The LEI weighs various data points on the economy – including those on the labor and housing markets, manufacturing activity, consumer sentiment and stock prices – to signal directions in the business cycle.
“In March, the U.S. LEI registered the largest decline in its 60-year history,” Ataman Ozyildirim, senior director of economic research at The Conference Board, said in a statement. “The unprecedented and sudden deterioration was broad based, with the largest negative contributions coming from initial claims for unemployment insurance and stock prices. The sharp drop in the LEI reflects the sudden halting in business activity as a result of the global pandemic and suggests the US economy will be facing a very deep contraction.”
9:43 a.m. ET: Optimism after Gilead report may be premature, some analysts say
A STAT report showing promising signs that Gilead’s remdesivir antiviral treatment was helping drive “rapid recoveries” in COVID-19 patients in Chicago sent markets on a tear overnight and into Friday morning. But hopes that the treatment will be anything resembling a panacea for the pandemic in the near-term could be overly optimistic, according to some analysts.
“While the article paints a pretty picture, we think the ensuing exuberance shows a lack of critical analysis,” analysts at Baird Equity Research wrote in a note Friday. “This is uncontrolled, anecdotal data, which often winds up not being confirmed in controlled studies.”

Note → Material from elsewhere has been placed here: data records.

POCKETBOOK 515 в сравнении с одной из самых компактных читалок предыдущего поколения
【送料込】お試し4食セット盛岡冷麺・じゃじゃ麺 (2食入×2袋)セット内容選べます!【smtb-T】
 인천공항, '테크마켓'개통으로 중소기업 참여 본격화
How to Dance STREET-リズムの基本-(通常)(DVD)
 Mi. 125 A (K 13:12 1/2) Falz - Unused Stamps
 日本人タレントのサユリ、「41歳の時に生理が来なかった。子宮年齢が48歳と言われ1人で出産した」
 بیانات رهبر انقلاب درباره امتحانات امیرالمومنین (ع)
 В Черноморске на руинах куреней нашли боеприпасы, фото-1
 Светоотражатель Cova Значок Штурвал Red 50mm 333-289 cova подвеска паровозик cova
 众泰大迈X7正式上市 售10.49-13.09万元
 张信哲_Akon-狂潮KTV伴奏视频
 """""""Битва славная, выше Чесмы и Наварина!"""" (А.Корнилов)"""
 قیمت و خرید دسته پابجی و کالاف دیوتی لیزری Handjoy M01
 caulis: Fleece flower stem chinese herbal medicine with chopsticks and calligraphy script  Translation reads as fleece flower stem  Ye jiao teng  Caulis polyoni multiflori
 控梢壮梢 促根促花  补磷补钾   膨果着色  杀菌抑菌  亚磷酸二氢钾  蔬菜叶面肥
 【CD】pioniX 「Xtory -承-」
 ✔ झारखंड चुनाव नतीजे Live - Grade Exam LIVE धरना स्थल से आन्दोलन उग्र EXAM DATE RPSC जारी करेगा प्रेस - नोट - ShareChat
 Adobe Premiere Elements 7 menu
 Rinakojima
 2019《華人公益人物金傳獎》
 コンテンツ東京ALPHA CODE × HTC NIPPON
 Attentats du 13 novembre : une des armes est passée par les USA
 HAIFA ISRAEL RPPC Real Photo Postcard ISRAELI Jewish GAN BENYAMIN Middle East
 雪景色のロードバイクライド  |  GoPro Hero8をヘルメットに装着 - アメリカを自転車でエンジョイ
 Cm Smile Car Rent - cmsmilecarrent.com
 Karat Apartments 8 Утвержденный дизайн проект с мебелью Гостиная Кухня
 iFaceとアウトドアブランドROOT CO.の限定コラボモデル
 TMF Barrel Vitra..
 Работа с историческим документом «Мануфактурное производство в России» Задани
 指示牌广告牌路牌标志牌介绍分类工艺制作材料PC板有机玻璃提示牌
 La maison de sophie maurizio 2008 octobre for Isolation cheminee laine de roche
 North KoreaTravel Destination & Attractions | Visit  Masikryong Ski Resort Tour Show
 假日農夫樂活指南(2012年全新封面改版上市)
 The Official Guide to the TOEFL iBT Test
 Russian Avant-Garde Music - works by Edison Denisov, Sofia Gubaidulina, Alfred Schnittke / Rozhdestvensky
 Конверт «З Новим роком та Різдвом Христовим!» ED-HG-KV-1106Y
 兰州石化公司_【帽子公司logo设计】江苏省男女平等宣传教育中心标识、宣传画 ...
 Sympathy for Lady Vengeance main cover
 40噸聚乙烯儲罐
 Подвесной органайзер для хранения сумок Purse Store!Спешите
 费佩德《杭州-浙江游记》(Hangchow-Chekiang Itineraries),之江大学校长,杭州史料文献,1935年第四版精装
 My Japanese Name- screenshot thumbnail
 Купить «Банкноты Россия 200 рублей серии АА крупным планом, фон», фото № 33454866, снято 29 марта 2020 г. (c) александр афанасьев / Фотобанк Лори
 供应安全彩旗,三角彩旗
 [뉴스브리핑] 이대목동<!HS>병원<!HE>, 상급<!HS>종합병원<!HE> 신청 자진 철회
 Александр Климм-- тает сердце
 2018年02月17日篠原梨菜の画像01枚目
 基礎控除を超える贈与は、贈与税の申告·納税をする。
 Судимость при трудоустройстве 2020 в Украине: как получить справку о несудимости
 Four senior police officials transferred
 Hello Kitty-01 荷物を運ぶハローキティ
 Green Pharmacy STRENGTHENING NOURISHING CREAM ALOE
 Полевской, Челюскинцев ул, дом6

9:30 a.m. ET: Stocks open higher, COVID-19 treatment optimism rises
Here were the main moves in markets, as of 9:30 a.m. ET:
S&P 500 (^GSPC): +61.01 points (+2.18%) to 2,860.56
Dow (^DJI): +602.4 points (+2.56%) to 24,140.08
Nasdaq (^IXIC): +129.57 points (+1.41%) to 8,658.85
Crude (CL=F): -$2.35 (-11.83%) to $17.52 a barrel
Gold (GC=F): -$24.40 (-1.42%) to $1,696.00 per ounce
10-year Treasury (^TNX): +0.6 bps to yield 0.617%
7:20 a.m. ET: Procter & Gamble earnings beat expectations, maintains 2020 organic revenue and core EPS outlook
Procter & Gamble (PG) delivered fiscal third-quarter earnings that topped consensus expectations, as the company saw a boost in demand in North America and parts of Europe as consumers stocked up on essentials during the COVID-19 outbreak.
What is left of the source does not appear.